▼

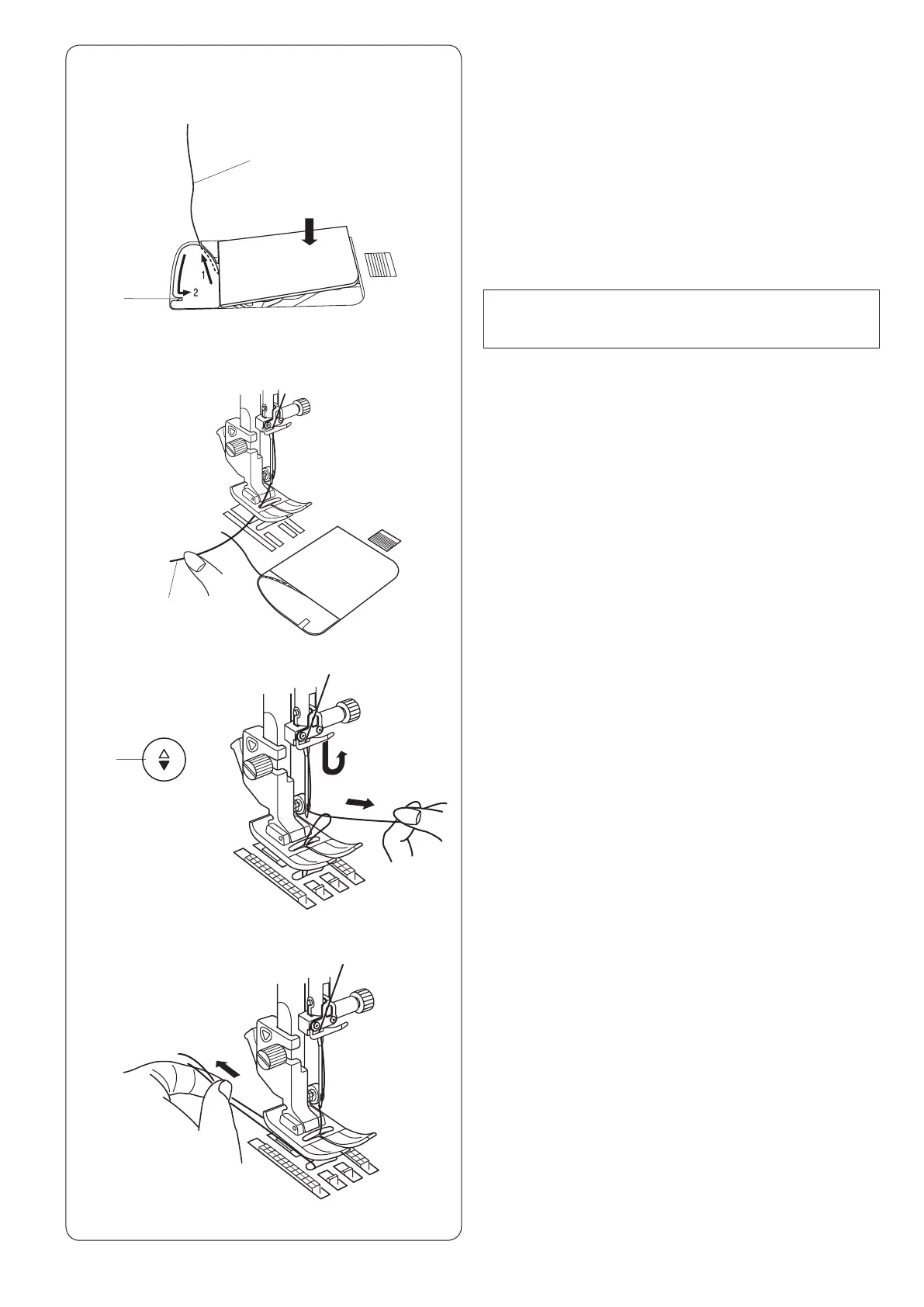 1
2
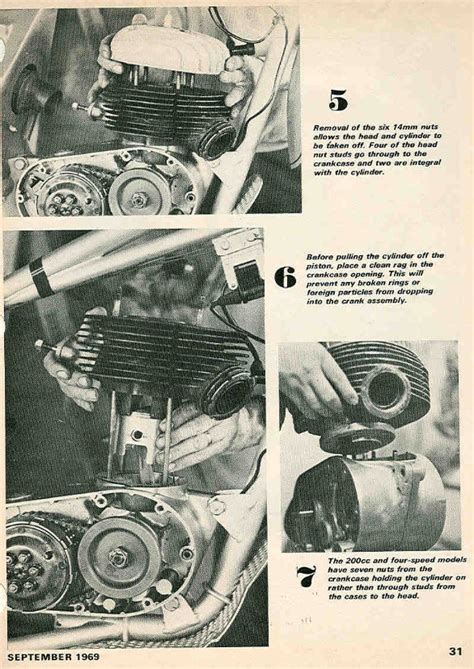 5

Removal of the six 14mm nuts allows the head and cylinder to be taken off. Four of the head nut studs go through to the crankcase and two are integral with the cylinder.

6

Before pulling the cylinder off the piston, place a clean rag in the crankcase opening. This will prevent any broken rings or foreign particles from dropping into the crank assembly.

7

The 200cc and four-speed models have seven nuts from the crankcase holding the cylinder on rather than through studs from the cases to the head.

SEPTEMBER 1969

31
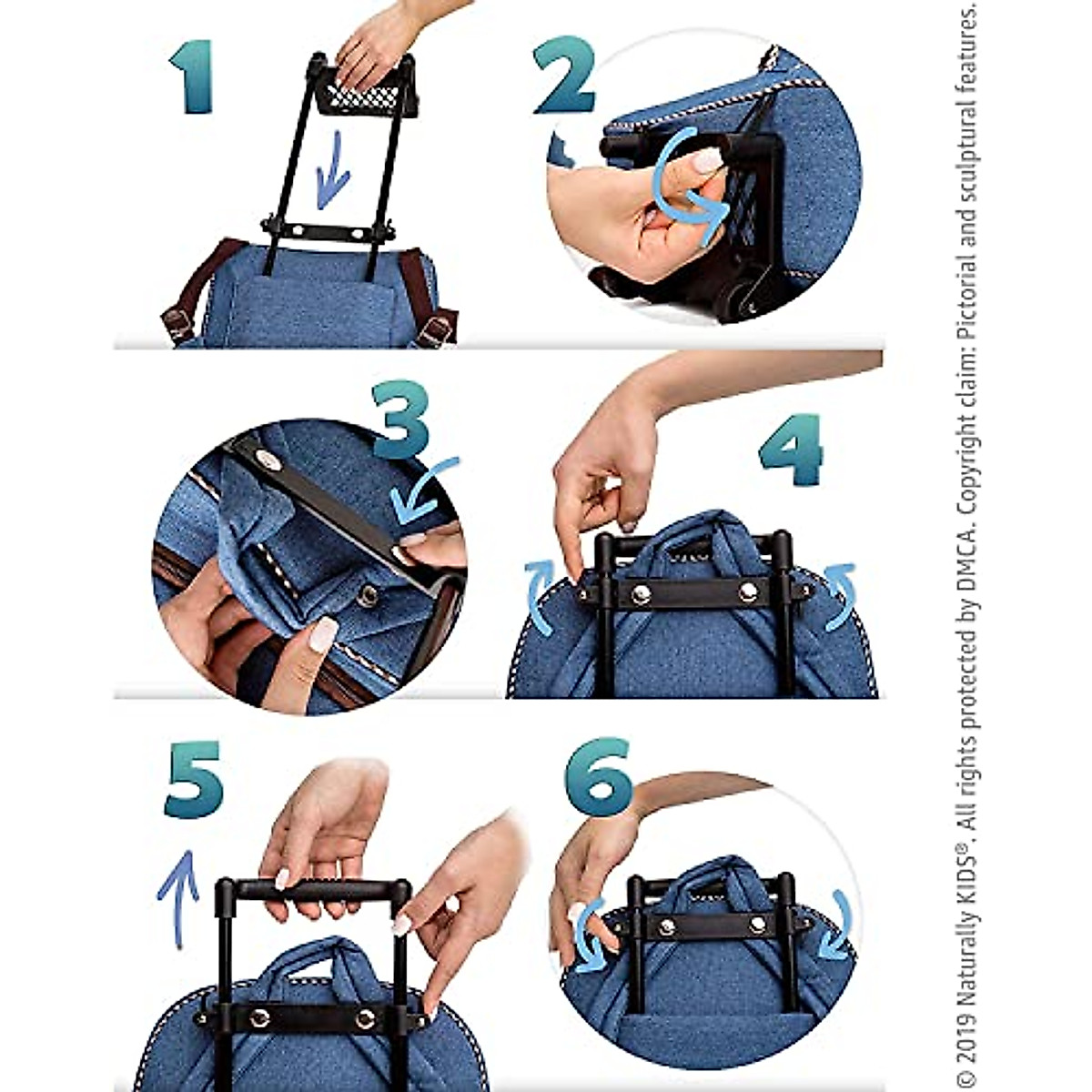 1

2

3

4

5

6

© 2019 Naturally KIDS®. All rights protected by DMCA. Copyright claim: Pictorial and sculptural features.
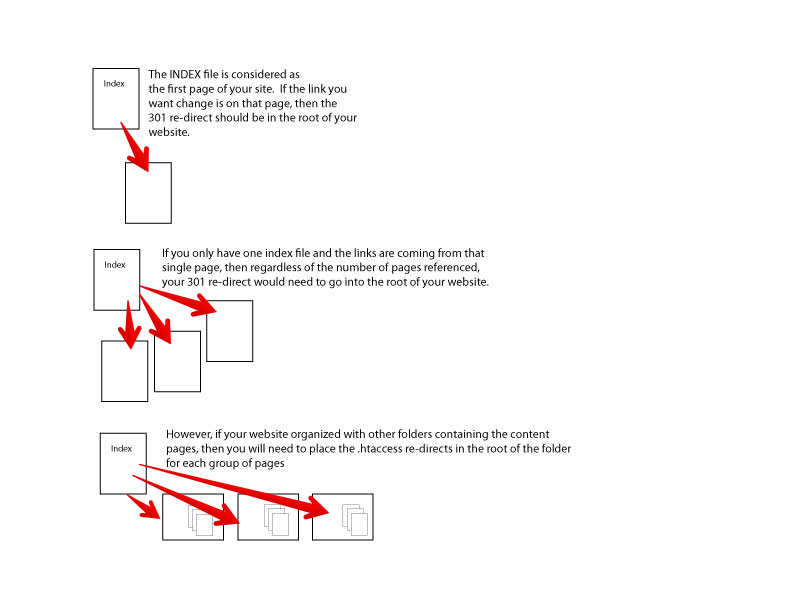 Index

The INDEX file is considered as the first page of your site. If the link you want change is on that page, then the 301 re-direct should be in the root of your website.

Index

If you only have one index file and the links are coming from that single page, then regardless of the number of pages referenced, your 301 re-direct would need to go into the root of your website.

Index

However, if your website organized with other folders containing the content pages, then you will need to place the .htaccess re-directs in the root of the folder for each group of pages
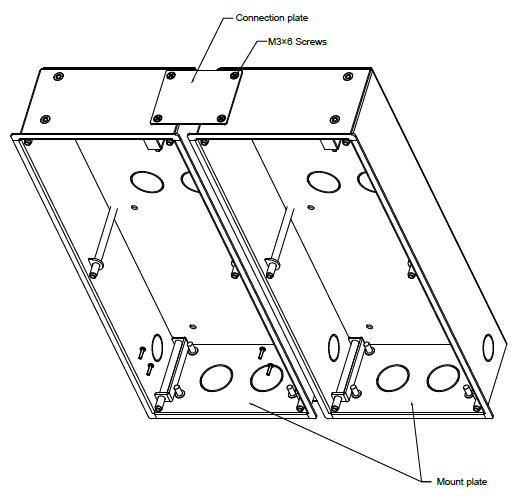 Connection plate
M3×6 Screws
Mount plate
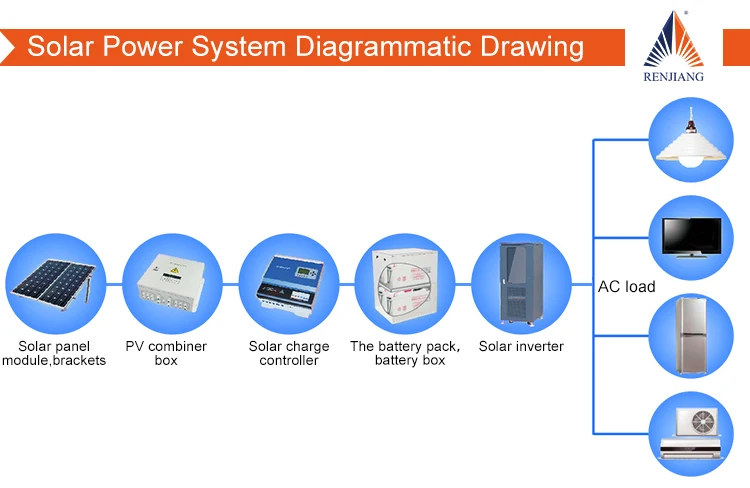 Solar Power System Diagrammatic Drawing

RENJIANG

Solar panel module,brackets

PV combiner box

Solar charge controller

The battery pack, battery box

Solar inverter

AC load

▲

Your answer must be an exact copy of every entry, with no pictures in it.

 1
2
 5

Removal of the six 14mm nuts allows the head and cylinder to be taken off. Four of the head nut studs go through to the crankcase and two are integral with the cylinder.

6

Before pulling the cylinder off the piston, place a clean rag in the crankcase opening. This will prevent any broken rings or foreign particles from dropping into the crank assembly.

7

The 200cc and four-speed models have seven nuts from the crankcase holding the cylinder on rather than through studs from the cases to the head.

SEPTEMBER 1969

31
 1

2

3

4

5

6

© 2019 Naturally KIDS®. All rights protected by DMCA. Copyright claim: Pictorial and sculptural features.
 Index

The INDEX file is considered as the first page of your site. If the link you want change is on that page, then the 301 re-direct should be in the root of your website.

Index

If you only have one index file and the links are coming from that single page, then regardless of the number of pages referenced, your 301 re-direct would need to go into the root of your website.

Index

However, if your website organized with other folders containing the content pages, then you will need to place the .htaccess re-directs in the root of the folder for each group of pages
 Connection plate
M3×6 Screws
Mount plate
 Solar Power System Diagrammatic Drawing

RENJIANG

Solar panel module,brackets

PV combiner box

Solar charge controller

The battery pack, battery box

Solar inverter

AC load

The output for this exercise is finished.